A skill is a user-defined slash command. Drop a frontmatter-headed markdown file at ~/.enso/skills/<name>.md (user) or <cwd>/.enso/skills/<name>.md (project), and /<name> becomes a slash command in the TUI that injects the rendered body as the next user message.

Project shadows user on name collision.

File format#

---
name: explain-this
description: read-only summariser — explains a file, function, or area of the codebase
allowed-tools: [read, grep, glob, lsp_hover, lsp_definition, lsp_references]
---

You are about to explain a piece of this codebase to the user. The
target is:

{{ .Args }}

Investigate read-only first — use `glob` / `grep` to find relevant
files, `read` to inspect them, and `lsp_*` if a language server is
available for richer signal. Then write a concise explanation in this
shape:

1. **What it is** — one paragraph, plain language. No code.
2. **How it fits in** — what calls it, what it depends on.
3. **Subtleties** — anything non-obvious.
4. **Where to look next** — 1–2 next files worth reading.

The body is a Go text/template. Available variables:

VariableValue
.ArgsEverything the user typed after the slash command name.

Frontmatter fields:

FieldDefaultDescription
namefilename minus .mdThe slash command name. /<name> invokes it.
descriptionemptyShown in /help. Keep it short.
allowed-toolsempty (no restriction)Restricts the registry to these tools for the next turn only.
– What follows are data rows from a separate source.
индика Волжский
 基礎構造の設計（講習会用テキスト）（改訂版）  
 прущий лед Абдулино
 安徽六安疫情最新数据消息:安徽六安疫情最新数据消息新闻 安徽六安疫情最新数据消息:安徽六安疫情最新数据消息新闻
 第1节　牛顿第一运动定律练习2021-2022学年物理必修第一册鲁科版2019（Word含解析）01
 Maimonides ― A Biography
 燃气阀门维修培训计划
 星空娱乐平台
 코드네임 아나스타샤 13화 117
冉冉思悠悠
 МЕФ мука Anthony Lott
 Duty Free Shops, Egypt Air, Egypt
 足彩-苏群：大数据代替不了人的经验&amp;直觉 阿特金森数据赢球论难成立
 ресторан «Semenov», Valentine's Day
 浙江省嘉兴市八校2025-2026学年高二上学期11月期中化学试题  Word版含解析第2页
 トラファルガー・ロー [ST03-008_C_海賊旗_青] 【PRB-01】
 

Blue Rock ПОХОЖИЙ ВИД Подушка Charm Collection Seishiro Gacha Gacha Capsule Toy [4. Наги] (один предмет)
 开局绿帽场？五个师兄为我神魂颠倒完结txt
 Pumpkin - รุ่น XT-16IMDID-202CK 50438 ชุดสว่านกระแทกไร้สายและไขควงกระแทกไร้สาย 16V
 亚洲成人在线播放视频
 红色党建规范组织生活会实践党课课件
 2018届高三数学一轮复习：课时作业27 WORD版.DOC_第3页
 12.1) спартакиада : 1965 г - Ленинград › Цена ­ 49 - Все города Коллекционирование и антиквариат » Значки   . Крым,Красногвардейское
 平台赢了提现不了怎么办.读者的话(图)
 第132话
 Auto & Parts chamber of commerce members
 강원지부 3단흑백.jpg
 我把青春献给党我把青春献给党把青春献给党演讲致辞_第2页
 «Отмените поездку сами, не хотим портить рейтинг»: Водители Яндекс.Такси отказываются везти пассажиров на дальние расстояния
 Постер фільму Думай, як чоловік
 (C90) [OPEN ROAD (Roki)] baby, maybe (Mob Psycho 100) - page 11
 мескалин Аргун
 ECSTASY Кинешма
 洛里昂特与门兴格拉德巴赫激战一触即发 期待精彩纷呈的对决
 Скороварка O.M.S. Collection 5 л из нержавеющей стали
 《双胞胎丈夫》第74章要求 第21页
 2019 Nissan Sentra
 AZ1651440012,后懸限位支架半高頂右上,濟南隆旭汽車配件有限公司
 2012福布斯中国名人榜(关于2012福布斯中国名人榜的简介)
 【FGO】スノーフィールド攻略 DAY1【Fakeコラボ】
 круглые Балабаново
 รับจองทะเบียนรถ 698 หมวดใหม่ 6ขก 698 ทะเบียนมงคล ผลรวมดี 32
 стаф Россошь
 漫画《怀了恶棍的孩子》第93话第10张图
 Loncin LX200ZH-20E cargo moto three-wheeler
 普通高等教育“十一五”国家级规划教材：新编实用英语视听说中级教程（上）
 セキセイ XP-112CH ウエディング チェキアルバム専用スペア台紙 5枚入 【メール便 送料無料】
Cleared after the turn quiesces.
model(parsed but ignored)Reserved; not yet wired into the slash-command path. Per-call provider selection is available via spawn_agent’s model arg or workflow YAML’s role model:.

How invocation works#

When you type /explain-this how does the bus work, enso:

  1. Looks up explain-this in the slash registry.
  2. Renders the template with .Args = "how does the bus work".
  3. If allowed-tools is set, applies a one-shot tool restriction.
  4. Submits the rendered text as if you’d typed it.

The submission goes through the same path as a normal user message — permission rules apply, tool calls go to the bus, the agent goroutine processes it the same way.

Difference from agents#

SkillsAgents
Inject a one-shot prompt as the next messageReplace the session-wide system prompt addition
Restrict tools for one turnRestrict tools for the whole session
Triggered by typing /<name>Selected at startup with --agent <name>
Templated body with .ArgsStatic body, no templating

Use a skill for “I want to do X right now”; use an agent for “I want this whole session to behave as Y.”

Example#

Shipped at examples/skills/explain-this.md. Copy to ~/.enso/skills/ or <project>/.enso/skills/ and try /explain-this internal/bus.